Ao mostrar em telão imagens do 8 de janeiro de 2023, Moraes destacou que os golpistas que depredaram as sedes dos Três Poderes em Brasília pediam por “intervenção militar” e “Bolsonaro presidente”.

“Aqui não está Mauro Cid presidente. Aqui Não está Walter Braga Netto presidente. Não está [Almir] Garnier presidente. Não está Anderson [Torres] presidente. Não está [Alexandre] Ramagem presidente. Aqui não está os demais réus. Aqui está o líder da organização criminosa presidente.”

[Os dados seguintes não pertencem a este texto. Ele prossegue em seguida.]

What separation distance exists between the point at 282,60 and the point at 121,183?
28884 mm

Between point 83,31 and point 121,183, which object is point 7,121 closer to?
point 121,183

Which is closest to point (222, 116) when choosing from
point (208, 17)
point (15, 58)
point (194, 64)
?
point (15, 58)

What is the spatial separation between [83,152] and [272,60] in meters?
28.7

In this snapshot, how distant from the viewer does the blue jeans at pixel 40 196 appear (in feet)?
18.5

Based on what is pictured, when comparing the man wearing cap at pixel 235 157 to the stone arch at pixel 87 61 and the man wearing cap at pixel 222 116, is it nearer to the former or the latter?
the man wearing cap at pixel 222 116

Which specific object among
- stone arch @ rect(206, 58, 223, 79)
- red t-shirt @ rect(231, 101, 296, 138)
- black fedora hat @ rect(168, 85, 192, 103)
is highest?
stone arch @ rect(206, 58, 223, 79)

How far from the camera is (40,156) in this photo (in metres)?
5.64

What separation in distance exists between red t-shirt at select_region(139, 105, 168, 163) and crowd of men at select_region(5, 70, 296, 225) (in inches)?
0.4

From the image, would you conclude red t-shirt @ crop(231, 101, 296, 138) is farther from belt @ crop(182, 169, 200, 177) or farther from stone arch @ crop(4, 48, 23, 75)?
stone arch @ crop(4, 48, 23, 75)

Entenda quais as principais provas consideradas pelos ministros do STF para condenar Bolsonaro.

Uso de órgãos públicos

Moraes apresentou em seu voto o que considera serem provas de que o golpe começou a ser executado ainda em 2021, com “unidade de desígnios” e “divisão de tarefas”, características típicas de organizações criminosas.

O relator destacou o uso de órgãos públicos, como a Agência Brasileira de Inteligência (Abin) e o Gabinete de Segurança Institucional (GSI), para o monitoramento de adversários políticos e execução da estratégia de atacar o Poder Judiciário, sobretudo a Justiça Eleitoral.

A agenda de Augusto Heleno, à época chefe do GSI, e documentos de Alexandre Ramagem, ex-diretor da Abin, evidenciam o planejamento de ações destinadas a manter Jair Bolsonaro no poder e a limitar a atuação do Judiciário.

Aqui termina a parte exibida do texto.